'Exploring Sicilian Epigraphy in Sicilian Museums with Sicilian Schools'
Knowledge Exchange Fellow:
Professor Jonathan Prag | Faculty of Classics | University of Oxford
Commune di Catania, Italy
This project brought together four partners to document and exhibit the inscriptions of ancient Sicily. Across the region, centuries-old stones bear the markings left by previous generations. These are a vital part of Sicilian cultural heritage, which this project sought to preserve.
One aspect of the project was to create a comprehensive and accessible online database of the inscriptions. Jonathan Prag worked with the Commune di Catania and the Museo Civico Castello Ursino, where many of the most important inscriptions are held, and the EpiCUM project of the Italian CNR Institute of Cognitive Science and Technologies, to build a searchable inscription catalogue.

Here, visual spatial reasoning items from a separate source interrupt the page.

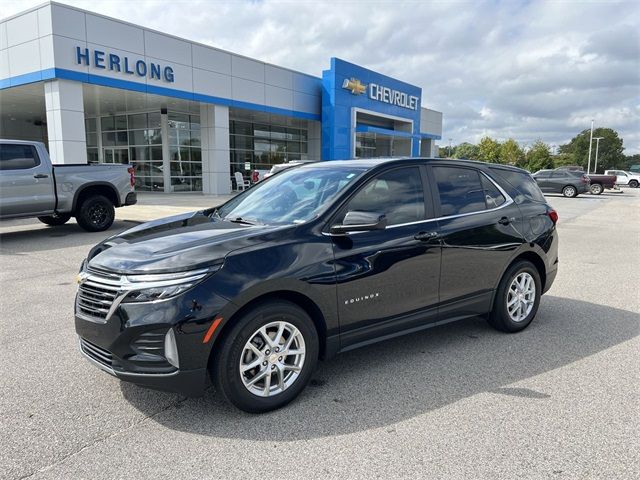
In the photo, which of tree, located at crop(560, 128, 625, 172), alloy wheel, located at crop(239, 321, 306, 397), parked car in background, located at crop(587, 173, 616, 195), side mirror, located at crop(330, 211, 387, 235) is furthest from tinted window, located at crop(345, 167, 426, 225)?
tree, located at crop(560, 128, 625, 172)

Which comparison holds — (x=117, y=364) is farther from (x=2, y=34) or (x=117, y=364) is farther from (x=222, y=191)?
(x=222, y=191)

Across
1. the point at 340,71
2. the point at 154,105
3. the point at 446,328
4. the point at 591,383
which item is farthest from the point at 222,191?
the point at 591,383

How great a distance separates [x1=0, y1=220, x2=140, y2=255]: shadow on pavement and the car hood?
6.94m

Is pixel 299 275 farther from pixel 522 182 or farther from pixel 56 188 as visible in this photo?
pixel 56 188

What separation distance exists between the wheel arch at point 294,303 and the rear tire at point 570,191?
29.3 meters

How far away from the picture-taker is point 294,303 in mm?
3371

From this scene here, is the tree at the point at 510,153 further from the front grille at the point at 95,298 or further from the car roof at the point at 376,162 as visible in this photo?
the front grille at the point at 95,298

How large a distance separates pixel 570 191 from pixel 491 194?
1080 inches

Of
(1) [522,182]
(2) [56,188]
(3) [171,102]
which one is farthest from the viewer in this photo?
(3) [171,102]

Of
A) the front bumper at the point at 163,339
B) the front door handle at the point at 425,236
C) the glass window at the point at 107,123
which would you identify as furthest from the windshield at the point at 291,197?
the glass window at the point at 107,123

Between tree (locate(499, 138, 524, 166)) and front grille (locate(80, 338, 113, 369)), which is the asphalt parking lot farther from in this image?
tree (locate(499, 138, 524, 166))

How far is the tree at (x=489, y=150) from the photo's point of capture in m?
87.8

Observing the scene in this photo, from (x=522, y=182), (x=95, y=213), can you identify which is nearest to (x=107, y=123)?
(x=95, y=213)

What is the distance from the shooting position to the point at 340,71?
96.4 ft
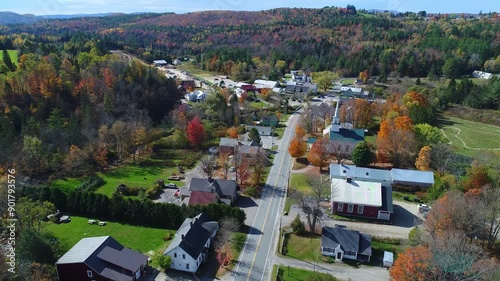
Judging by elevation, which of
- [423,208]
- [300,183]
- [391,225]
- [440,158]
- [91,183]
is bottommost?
[91,183]

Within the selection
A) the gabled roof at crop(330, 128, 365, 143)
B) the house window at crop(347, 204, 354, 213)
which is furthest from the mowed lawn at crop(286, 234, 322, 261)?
the gabled roof at crop(330, 128, 365, 143)

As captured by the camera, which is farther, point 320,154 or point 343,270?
point 320,154

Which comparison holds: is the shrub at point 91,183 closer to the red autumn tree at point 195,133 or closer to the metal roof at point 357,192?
the red autumn tree at point 195,133

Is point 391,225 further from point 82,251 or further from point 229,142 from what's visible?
point 82,251

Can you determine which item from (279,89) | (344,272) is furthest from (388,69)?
(344,272)

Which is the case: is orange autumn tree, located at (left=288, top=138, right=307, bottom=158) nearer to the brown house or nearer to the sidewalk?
the sidewalk

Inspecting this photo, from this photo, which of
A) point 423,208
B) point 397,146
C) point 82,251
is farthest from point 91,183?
point 397,146

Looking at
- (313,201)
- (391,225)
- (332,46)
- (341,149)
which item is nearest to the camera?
(313,201)

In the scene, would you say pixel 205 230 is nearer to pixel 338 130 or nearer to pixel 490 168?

This was complemented by an initiative to bring local students from the Liceo artistico statale “M. M. Lazzaro” school to work in the museum. The students helped select the inscriptions for an exhibition of the museum’s collections, and produced the majority of the exhibition materials. These including making posters and panels, video installations, and artwork to accompany and interpret the inscriptions. A virtual exhibition designed by EpiCUM was integrated into the physical exhibition, which was eventually made available online.
Jonathan says that the collaboration demonstrated the ‘enthusiasm of local audiences when given direct access to their local history and the ability to take a lead in sharing it with others.’ The exhibition has been made a permanent part of the museum’s displays, and other museums and universities are exploring the possibility of establishing similar projects elsewhere. The importance of the school’s involvement in the collaboration was recognised by a prize from the Italian Ministry of Education, Universities and Research, for being the best work exchange project in Sicily. The school put the prize money of €10,000 towards funding a trip to London and Oxford for students and teachers.